Chaque fois que le nom de la première dame est mêlé à quelque sordide histoire, on ne peut donc s’empêcher d’assister à des débats émotionnels et sensationnels, mais qui ne sont pas dignes de moins d’intérêts. Cette perception qu’ont les Camerounais de l’actuelle première dame : « femme de nuit », donc de femme « difficile » de Chantou (comme l’appellent affectueusement les Camerounais qui ont fini par se familiariser à elle) est pour beaucoup à l’origine de cette décision d’inhumer sa mère dans le caveau familial de son mari, président de la république. C’est ce que beaucoup ont appelé « la confiscation des « biens » de Monsieur Mboutchouang », le désormais veuf. Pour les défenseurs de cette thèse ubuesque, la famille présidentielle a abusé du pouvoir pour enfreindre la loi du mariage qui veut que la dépouille de la d’une femme décédée appartienne à son mari et sa belle-famille. On ne pourrait donc expliquer autrement cette décision qui frise le ridicule. Des arguments allant dans ce sens évoquent même l’hypothèse de la tradition pratiquée dans la région de l’Ouest Bamiléké qui voudrait qu’une femme dotée devrait être la « propriété » du clan d’adoption. Badenkop qui est le village natal du veuf, avait même honoré la regrettée Rosette au rang traditionnelle de Maffo (Reine-mère), titre donnée aux femmes qui se sont illustrée par leurs services rendus au village. Elle était donc considérée comme l’une des personnalités de premier rang du royaume. Elle avait donc droit, en tant que fille par alliance (par la dot), aux cérémonies traditionnelles dues à son rang. Rosette était même vénérée par la population qui l’a élue, pour la seconde fois, maire de Bangou en 2013. L’évidence est donc là ! Le pouvoir et l’argent en ont décidés autrement, laissant tout le village et Monsieur Mboutchouang, plus veuf que jamais, sans caleçon en plein carrefour. Le pauvre !

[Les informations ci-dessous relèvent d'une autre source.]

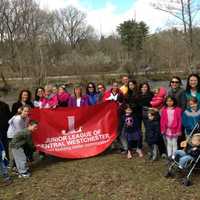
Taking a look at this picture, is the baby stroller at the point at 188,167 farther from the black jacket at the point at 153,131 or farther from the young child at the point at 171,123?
the black jacket at the point at 153,131

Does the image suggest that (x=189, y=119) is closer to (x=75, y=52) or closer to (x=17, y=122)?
(x=17, y=122)

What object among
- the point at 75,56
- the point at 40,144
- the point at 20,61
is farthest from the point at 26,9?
the point at 40,144

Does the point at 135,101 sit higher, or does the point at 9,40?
the point at 9,40

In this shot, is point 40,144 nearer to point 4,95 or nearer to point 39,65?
point 4,95

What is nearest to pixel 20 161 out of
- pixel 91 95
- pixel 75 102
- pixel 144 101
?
pixel 75 102

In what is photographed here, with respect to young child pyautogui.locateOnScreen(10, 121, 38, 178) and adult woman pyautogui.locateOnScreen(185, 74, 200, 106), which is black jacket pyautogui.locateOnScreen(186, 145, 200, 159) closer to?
adult woman pyautogui.locateOnScreen(185, 74, 200, 106)

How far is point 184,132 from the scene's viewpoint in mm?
7754

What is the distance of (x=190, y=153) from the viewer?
6852 mm

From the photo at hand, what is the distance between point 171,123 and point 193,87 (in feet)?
2.72

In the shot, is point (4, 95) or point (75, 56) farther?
point (75, 56)

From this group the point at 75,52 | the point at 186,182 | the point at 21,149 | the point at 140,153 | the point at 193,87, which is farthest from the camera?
the point at 75,52

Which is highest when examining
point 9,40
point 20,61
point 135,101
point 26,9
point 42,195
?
point 26,9

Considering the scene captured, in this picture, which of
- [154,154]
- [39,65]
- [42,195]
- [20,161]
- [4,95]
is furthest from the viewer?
[39,65]

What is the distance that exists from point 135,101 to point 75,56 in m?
44.4
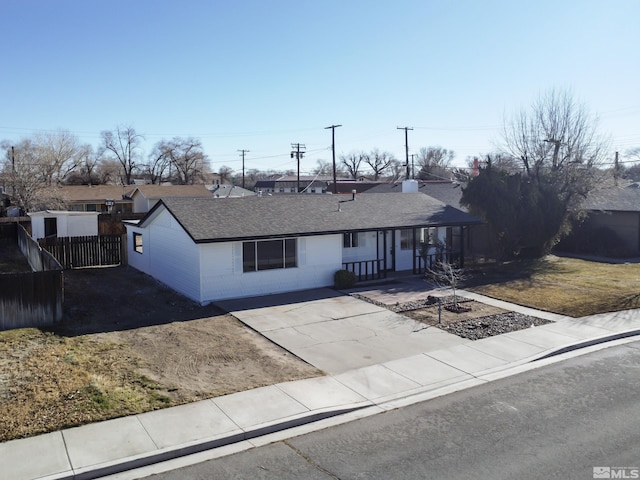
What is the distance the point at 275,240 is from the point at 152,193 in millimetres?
38221

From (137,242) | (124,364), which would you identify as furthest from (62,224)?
(124,364)

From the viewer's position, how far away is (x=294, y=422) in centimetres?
908

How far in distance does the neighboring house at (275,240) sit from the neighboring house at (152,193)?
94.4 ft

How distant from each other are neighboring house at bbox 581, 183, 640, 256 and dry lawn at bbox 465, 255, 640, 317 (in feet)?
13.8

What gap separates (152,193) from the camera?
54250 mm

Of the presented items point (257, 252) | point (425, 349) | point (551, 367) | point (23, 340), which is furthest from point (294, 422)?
point (257, 252)

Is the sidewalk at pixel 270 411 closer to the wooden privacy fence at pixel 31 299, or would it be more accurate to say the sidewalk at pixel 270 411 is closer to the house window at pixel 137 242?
the wooden privacy fence at pixel 31 299

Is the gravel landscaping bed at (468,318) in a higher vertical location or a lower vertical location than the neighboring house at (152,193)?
lower

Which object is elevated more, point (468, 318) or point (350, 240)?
point (350, 240)

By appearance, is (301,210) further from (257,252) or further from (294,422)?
(294,422)

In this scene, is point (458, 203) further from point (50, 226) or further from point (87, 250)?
point (50, 226)

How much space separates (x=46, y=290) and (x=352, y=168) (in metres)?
116

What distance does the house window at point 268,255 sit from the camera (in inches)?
748

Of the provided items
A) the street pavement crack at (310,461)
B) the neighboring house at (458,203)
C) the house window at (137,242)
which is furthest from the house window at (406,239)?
the street pavement crack at (310,461)
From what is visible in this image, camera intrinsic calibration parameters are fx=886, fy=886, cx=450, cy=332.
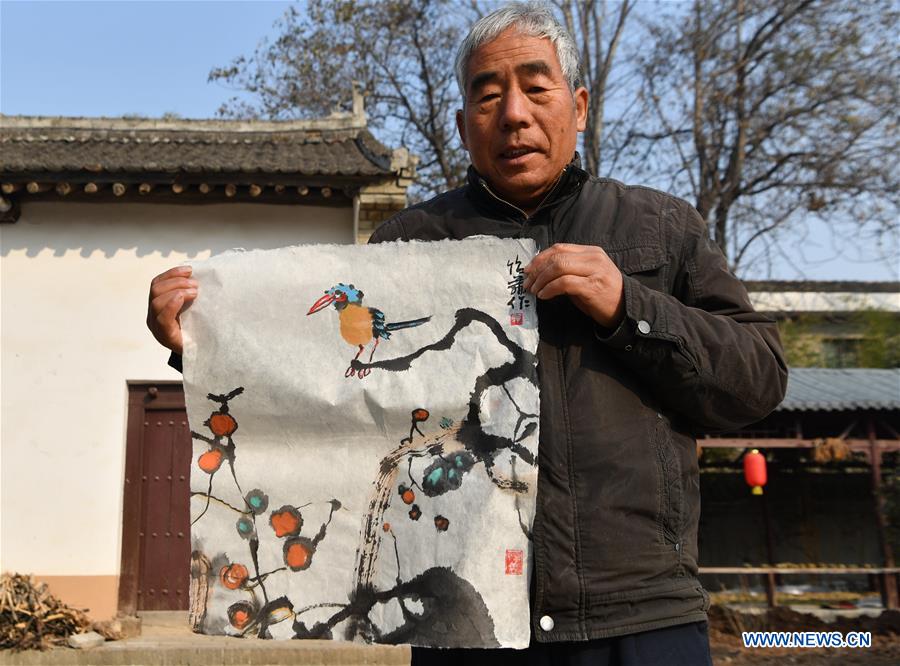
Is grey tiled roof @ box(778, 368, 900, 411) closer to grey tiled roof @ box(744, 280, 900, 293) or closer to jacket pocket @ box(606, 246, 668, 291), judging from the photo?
grey tiled roof @ box(744, 280, 900, 293)

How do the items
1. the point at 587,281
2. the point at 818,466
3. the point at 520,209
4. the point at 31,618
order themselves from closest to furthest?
the point at 587,281, the point at 520,209, the point at 31,618, the point at 818,466

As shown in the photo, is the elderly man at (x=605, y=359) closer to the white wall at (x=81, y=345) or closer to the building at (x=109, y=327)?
the building at (x=109, y=327)

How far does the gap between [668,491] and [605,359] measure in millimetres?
234

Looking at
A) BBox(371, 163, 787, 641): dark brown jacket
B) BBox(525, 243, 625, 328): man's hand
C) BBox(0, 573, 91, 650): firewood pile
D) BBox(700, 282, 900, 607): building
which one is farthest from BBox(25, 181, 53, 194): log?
BBox(525, 243, 625, 328): man's hand

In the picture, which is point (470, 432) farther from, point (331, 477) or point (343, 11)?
point (343, 11)

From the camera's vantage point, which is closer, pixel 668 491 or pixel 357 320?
pixel 668 491

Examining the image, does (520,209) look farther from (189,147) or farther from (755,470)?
(755,470)

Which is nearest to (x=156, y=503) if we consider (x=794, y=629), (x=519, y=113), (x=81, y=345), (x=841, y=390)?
(x=81, y=345)

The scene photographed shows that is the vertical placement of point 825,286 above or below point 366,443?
above

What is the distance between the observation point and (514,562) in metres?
1.41

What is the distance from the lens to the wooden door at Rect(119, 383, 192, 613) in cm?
790

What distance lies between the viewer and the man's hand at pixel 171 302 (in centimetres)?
166

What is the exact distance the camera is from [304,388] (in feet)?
5.24

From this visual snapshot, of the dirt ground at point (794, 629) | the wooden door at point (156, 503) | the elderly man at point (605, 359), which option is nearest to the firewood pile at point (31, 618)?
the wooden door at point (156, 503)
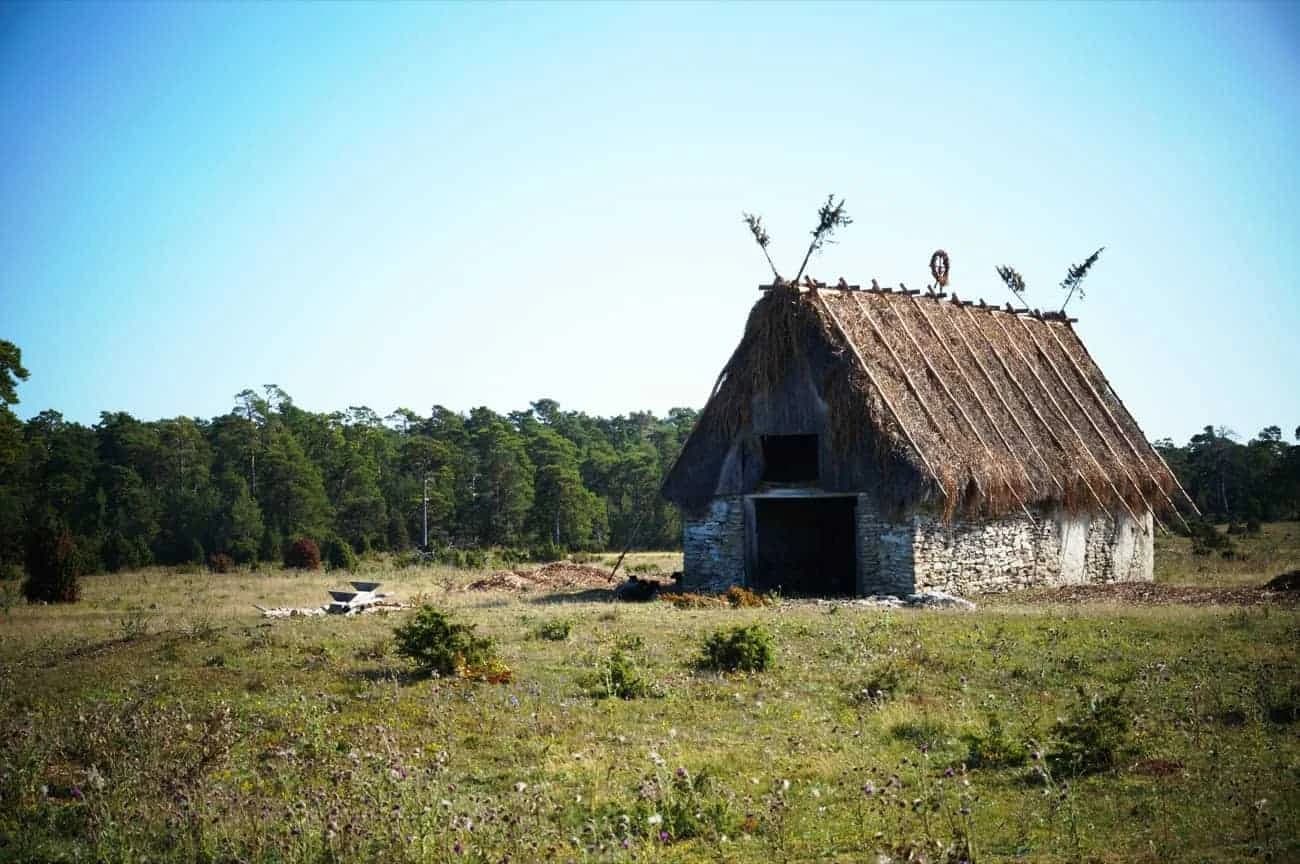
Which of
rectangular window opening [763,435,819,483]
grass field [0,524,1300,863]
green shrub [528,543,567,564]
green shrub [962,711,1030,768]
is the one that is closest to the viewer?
grass field [0,524,1300,863]

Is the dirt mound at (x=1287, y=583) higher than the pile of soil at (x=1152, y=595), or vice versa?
the dirt mound at (x=1287, y=583)

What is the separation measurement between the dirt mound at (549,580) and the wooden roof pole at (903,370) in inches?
367

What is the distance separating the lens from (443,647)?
13969 mm

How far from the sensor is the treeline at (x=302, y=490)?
47750 millimetres

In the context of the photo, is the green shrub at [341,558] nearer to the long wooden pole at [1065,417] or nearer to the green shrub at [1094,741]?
the long wooden pole at [1065,417]

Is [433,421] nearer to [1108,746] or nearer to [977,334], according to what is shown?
[977,334]

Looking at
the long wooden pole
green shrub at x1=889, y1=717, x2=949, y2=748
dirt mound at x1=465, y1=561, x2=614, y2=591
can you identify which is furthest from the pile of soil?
green shrub at x1=889, y1=717, x2=949, y2=748

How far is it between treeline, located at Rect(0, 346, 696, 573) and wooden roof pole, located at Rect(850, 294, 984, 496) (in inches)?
811

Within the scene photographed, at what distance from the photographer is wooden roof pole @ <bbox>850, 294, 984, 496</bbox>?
79.9 feet

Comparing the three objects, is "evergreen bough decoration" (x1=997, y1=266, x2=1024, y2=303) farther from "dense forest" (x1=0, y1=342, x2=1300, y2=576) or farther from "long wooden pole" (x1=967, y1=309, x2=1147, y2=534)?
"dense forest" (x1=0, y1=342, x2=1300, y2=576)

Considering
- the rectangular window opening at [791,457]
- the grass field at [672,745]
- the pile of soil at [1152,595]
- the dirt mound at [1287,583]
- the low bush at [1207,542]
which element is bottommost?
the grass field at [672,745]

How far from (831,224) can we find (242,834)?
19970mm

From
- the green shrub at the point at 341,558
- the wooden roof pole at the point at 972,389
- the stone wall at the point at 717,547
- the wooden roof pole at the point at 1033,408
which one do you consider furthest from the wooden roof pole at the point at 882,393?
the green shrub at the point at 341,558

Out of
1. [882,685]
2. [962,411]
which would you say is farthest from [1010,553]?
[882,685]
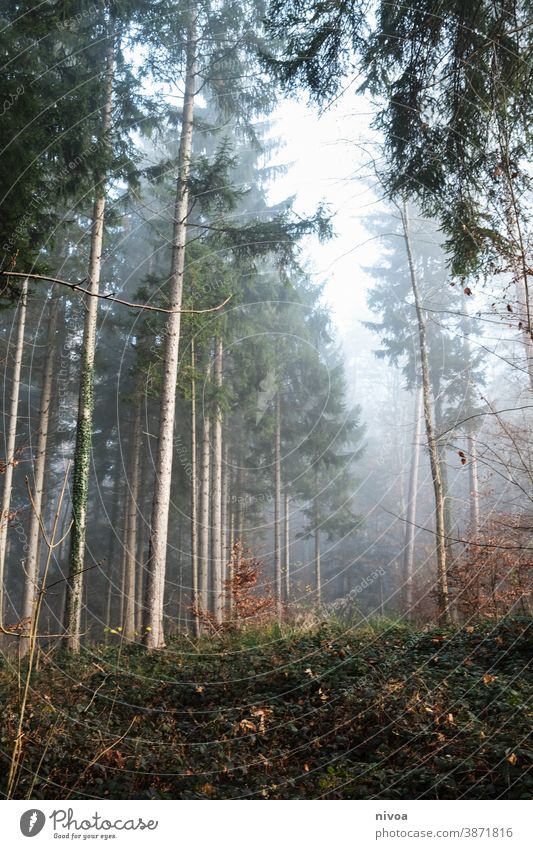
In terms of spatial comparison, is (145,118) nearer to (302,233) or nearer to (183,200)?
(183,200)

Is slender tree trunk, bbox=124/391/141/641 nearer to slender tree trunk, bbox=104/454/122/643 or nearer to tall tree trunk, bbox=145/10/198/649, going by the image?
slender tree trunk, bbox=104/454/122/643

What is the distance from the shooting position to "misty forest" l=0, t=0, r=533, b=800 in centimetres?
519

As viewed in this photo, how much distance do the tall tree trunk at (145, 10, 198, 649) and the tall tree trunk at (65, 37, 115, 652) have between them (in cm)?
117

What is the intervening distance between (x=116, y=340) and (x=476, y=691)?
54.7 ft

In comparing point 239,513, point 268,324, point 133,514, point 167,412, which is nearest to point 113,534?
point 239,513

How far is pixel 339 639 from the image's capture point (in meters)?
7.86

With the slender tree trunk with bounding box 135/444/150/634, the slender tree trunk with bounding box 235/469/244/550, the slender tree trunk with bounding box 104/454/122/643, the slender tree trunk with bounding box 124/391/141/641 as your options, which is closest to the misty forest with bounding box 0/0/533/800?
the slender tree trunk with bounding box 124/391/141/641

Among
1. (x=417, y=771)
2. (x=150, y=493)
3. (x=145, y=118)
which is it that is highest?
(x=145, y=118)

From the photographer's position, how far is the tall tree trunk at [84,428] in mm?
10094

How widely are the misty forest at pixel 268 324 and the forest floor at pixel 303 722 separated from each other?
0.10ft

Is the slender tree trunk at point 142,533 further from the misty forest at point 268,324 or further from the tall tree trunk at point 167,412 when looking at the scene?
the tall tree trunk at point 167,412

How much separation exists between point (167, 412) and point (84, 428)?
1.44 metres

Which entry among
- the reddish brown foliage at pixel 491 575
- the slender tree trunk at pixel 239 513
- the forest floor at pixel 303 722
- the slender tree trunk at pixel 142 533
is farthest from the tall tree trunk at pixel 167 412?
the slender tree trunk at pixel 239 513
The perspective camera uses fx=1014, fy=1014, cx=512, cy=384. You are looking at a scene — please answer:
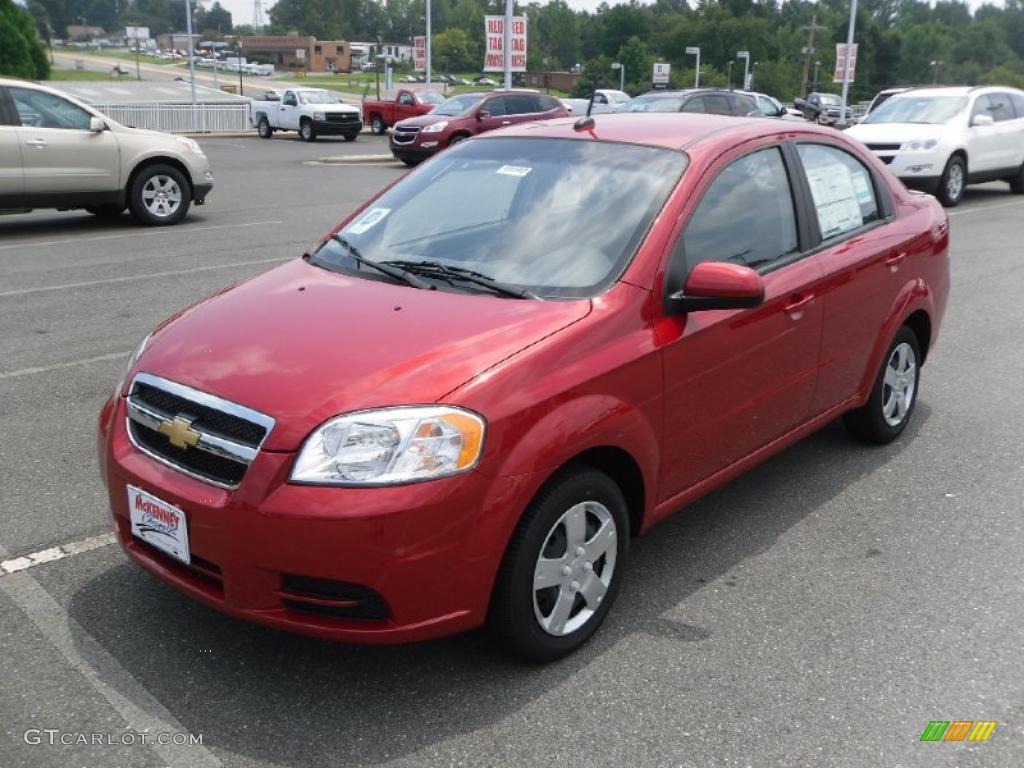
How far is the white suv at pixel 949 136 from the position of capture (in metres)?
14.8

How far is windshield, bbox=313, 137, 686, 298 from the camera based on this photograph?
3611 millimetres

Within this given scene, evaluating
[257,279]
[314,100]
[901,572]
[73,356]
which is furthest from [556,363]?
[314,100]

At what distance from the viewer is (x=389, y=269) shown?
3.81 metres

Le contre-pied d’un notable : Albert Dzongang

Albert Dzongang, homme politique et notable dans la région Bamiléké à l’Ouest Cameroun, dans une interview du quotidien Le Messager, évoque le principe selon lequel « la dépouille d’une femme décédée reviendrait à son mari n’est toujours appliquée à la lettre ». Pour lui, dans chaque famille, il y a des particularités et des spécificités qui échapperaient à tout étranger qui ne maîtriseraient pas les tenants et les aboutissants d’une décision considérée comme non-sens. Avant d’en faire un commentaire, je vous livre un extrait de cette interview :

Chez les Bamiléké il y a ce que l’on appelle discussion. Quand une femme a connu deux hommes avec des enfants à la clé, le lieu de l’enterrement est l’émanation du choix des enfants nés de différents endroits qui s’accordent sur ce lieu. Dans le cas d’espèce, Rosette n’avait pas d’enfant avec Ernest Mboutchouang né à Bandengkop. Dans nos traditions, les morts ne sont pas morts. Nous sommes tenus de les vénérer. Chez les Bamiléké cela se symbolise par l’enlèvement du crâne ou la fête annuelle pour les temps modernes. Croyez-vous que l’unique fille (Chantal Biya) et les petits enfants, qui ne sont jamais allés à Bandengkop, iraient déposer des gerbes de fleurs sur la tombe de la maman ou de leur grand-mère ? Le premier choix du lieu d’enterrement n’appartient pas à Monsieur Biya, ni à Ernest Mboutchouang. Mais à Mme Chantal Biya. Par ce que sa mère n’était pas mariée à son père. Cela signifie que normalement la dépouille de la maire irait chez le premier mari qui aurait doté la femme, monsieur Vigouroux. A la mort de Rosette, combien de personnes sont supposées être attachées à son histoire ? D’emblée son mari, sa fille, Chantal Biya, ses petits-enfants. Si on fait le vote de façon démocratique, c’est le côté de sa fille et ses petits-enfants qui prédomine. De ce point de vue, Rosette ne peut qu’être enterrée qu’à un endroit où son enfant et ses petits-enfants auront un accès facile. Comme il est établi que Paul Biya a doté Chantal, c’est son épouse, sans polémique aucune, ils ont des enfants. Chantal Biya ne pourrait en aucun cas être enterrée ailleurs si elle avait eu un deuxième homme. Elle sera enterrée à Mvomeka’a. Dans cette optique, il est de bon ton qu’elle inhume sa mère là où elle-même sera enterrée avec ses enfants et petits-enfants.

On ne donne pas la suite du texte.